## Required task A
Copy the records from the line containing "What distance exists" through the end of the records, with the requests included, and add -72 to every distance given in the answers. Leave the pictures out.

## Text block

↓↓↓

Ms Fairweather was one of two women in the Kia, which was left on a verge after colliding with the Duke of Edinburgh's car.
Her 28-year-old friend, who was driving, suffered cuts to her knee, and a nine-month-old baby escaped unharmed.
The Duke, who has subsequently been photographed driving a replacement Land Rover into the Sandringham Estate without a seatbelt or the presence of his protection officers, suffered "no injuries of concern", Buckingham Palace said.
In an interview with the Sunday Mirror newspaper, Ms Fairweather, a 45-year-old mother-of-two, said: "I haven't had any contact from the Royal household. Maybe he [the Duke] should prioritise that over test driving his new car."
Having recently started a new job as a support worker, the newspaper, said, she is "now considering a personal injury claim after being told she could face two months off work".
Ms Fairweather said she was "really shocked" that the Duke had already been out driving, adding: "I very much hope he'll consider stopping.
"I think he should be treated the same as anyone else. How could you say no to prosecuting him if he's broken the law?"
Ms Fairweather also claims she has not been contacted by anyone at Buckingham Palace, instead received a message via a police liaison officer, saying: "The Queen and the Duke of Edinburgh would like to be remembered to you."
"That's not an apology or even a well-wish," she told the newspaper. "I love the royals but I've been ignored and rejected and I'm in a lot of pain.
"The police haven't given me any emotional support either."
A palace source yesterday insisted that a number of attempts had been made by at least two senior aides to contact both the driver and passenger to "see how they are and offer messages of goodwill and good wishes" from both the Queen and Duke.

↑↑↑

## Data provided
↓↓↓

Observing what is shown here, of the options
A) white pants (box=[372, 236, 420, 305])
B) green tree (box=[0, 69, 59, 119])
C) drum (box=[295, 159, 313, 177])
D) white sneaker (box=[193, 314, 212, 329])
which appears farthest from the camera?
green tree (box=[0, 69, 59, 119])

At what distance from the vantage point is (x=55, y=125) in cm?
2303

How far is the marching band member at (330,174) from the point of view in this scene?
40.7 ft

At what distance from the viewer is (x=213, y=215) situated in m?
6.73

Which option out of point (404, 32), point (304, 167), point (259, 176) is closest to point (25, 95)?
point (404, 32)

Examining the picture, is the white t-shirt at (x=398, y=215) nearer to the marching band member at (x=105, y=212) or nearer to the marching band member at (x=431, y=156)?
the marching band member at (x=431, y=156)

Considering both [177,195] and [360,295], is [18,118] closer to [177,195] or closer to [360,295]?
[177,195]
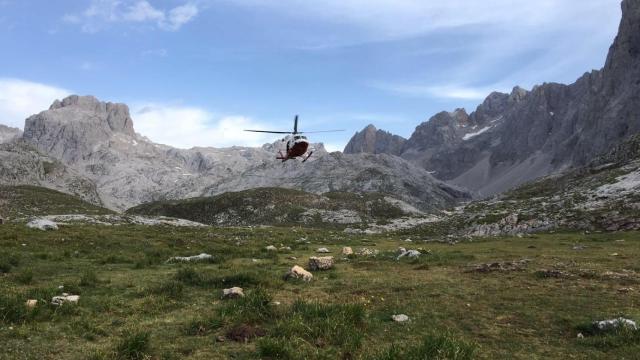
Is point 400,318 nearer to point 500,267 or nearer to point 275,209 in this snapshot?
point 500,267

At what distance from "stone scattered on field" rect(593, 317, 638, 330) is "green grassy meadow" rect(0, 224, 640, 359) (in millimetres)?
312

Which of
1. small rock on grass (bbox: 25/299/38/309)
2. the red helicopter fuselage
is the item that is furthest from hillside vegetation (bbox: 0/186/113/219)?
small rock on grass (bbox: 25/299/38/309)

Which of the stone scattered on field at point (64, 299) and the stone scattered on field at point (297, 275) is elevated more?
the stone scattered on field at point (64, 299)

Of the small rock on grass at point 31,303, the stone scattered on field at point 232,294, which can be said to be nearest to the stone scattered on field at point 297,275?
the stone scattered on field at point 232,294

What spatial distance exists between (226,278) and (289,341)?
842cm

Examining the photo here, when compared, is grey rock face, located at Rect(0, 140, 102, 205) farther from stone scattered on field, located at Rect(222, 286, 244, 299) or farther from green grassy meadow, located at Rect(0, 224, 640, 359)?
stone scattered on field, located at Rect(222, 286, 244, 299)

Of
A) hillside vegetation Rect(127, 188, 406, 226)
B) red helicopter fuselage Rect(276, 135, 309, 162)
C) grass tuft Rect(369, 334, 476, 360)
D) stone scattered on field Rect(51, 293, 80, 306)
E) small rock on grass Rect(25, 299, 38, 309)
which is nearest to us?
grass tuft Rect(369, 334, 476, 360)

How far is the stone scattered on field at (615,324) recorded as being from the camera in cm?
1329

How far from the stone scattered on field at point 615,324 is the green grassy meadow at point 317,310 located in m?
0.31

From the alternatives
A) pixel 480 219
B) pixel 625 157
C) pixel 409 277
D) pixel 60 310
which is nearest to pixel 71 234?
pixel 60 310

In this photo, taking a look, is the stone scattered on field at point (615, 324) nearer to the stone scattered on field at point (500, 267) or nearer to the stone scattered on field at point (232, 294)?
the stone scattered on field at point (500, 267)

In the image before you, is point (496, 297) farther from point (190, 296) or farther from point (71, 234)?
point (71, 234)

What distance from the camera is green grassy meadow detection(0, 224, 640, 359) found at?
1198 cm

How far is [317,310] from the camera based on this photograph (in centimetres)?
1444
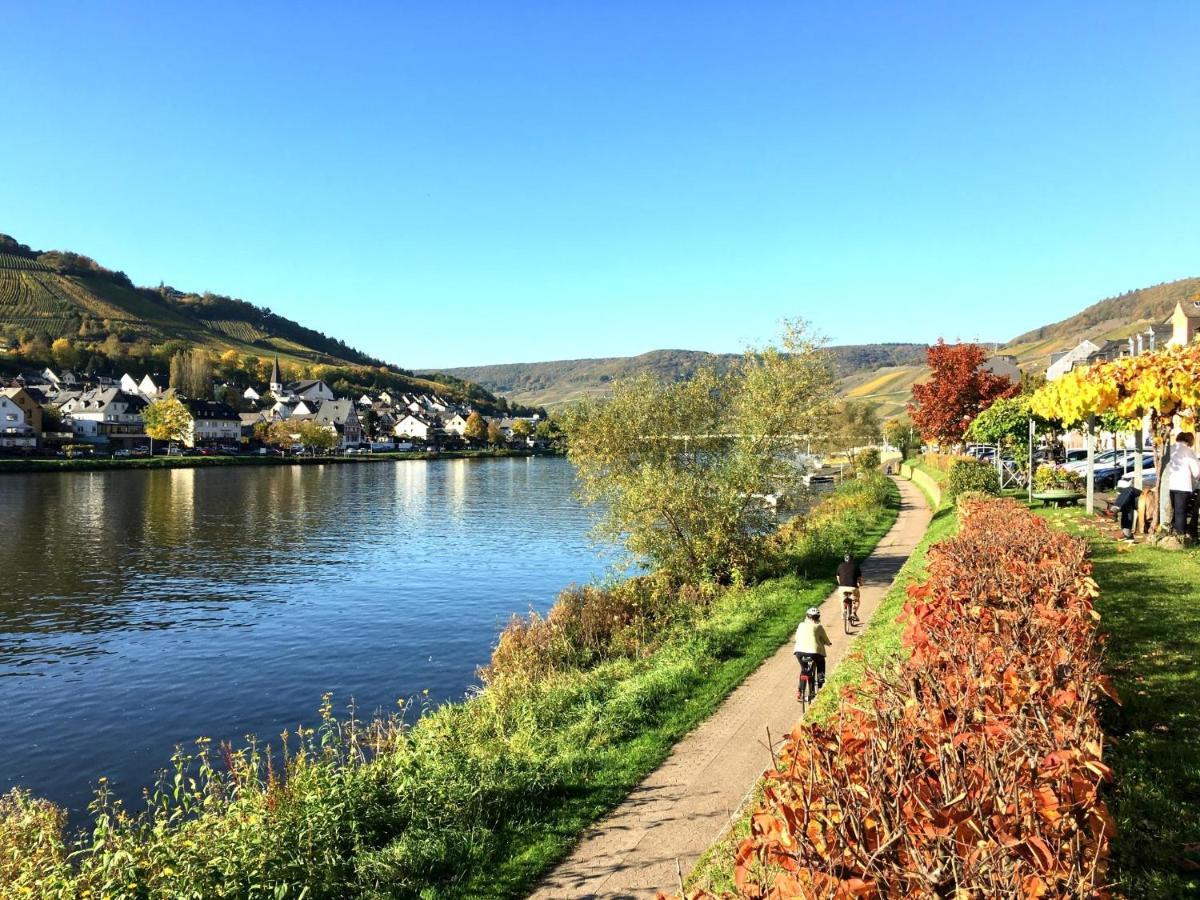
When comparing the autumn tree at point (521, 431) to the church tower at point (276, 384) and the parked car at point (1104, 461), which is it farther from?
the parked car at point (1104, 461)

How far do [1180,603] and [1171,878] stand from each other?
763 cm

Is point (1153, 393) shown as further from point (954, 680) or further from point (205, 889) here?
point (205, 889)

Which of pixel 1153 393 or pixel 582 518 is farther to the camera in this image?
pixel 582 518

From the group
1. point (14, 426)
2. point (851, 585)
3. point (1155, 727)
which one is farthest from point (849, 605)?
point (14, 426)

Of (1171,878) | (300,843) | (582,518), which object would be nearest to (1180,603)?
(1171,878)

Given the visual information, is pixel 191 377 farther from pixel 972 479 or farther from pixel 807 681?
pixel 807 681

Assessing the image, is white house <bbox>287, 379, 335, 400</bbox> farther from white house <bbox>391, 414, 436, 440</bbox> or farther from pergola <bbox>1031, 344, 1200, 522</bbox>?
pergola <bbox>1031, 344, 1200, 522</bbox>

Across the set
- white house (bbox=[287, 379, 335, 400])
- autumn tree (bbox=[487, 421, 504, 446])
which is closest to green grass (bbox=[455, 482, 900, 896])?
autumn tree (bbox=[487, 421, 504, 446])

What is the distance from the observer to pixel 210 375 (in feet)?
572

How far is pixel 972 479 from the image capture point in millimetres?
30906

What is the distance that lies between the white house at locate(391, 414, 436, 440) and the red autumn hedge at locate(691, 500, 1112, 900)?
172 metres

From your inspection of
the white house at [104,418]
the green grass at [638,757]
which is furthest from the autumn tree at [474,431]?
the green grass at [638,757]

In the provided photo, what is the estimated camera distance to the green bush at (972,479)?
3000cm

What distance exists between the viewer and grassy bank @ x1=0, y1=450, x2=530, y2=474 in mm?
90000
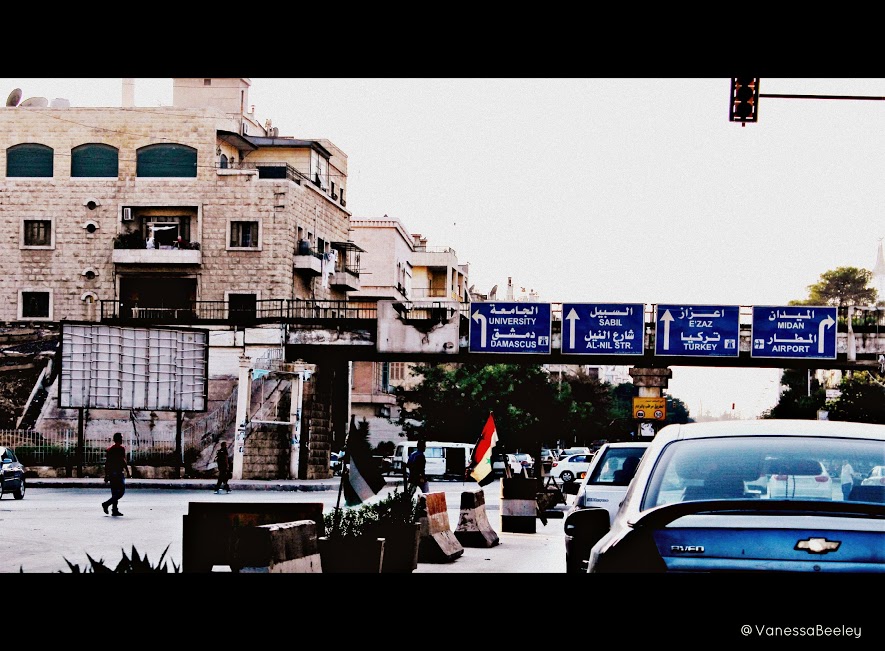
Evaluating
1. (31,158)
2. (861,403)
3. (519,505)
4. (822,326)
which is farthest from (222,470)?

↑↑↑

## Required task B
Pick up the report on the Duke of Edinburgh's car collision where it stops.

## Exercise response A
What distance exists between the viewer and grassy bank @ x1=0, y1=450, x2=530, y2=474 in mm?
89928
Evaluating
1. (31,158)
2. (861,403)
3. (519,505)
4. (822,326)
which is farthest from (222,470)?

## Exercise response B
The source denied that the two women were being ignored by the palace, with a "full message of support" sent via a police officer on Friday while the permission of the women was sought for their contact detail to be passed on to staff.
It is understood that further attempts to contact the women at their respective homes to deliver a more personal message had been difficult, with both thought to be staying elsewhere temporarily. A senior aide from the palace is now in touch with the driver.
The Royal Family's engagements will continue this week as planned.
The Duke of York, Prince Philip's son, was yesterday visiting Sandringham, attending church with the Queen for the Sunday morning service.
The Queen, wearing a camel-coloured coat, hat and black gloves, looked well as she arrived in a black Bentley and walked the short distance from the car to the entrance of St Peter church in Wolferton, Norfolk.
The church is just over a two-mile drive from Sandringham House, and dozens of well-wishers gathered behind a rope fence to see her arrive.
While the Duke's defiant response to the crash, which saw him go out driving without a seatbelt just two days later, drew criticism from the public, those who turned out to see the Queen walk into church were more sympathetic.
John and Joy Dawson, from Sandringham, said of the Duke: "We are just very thankful that no serious harm came to him."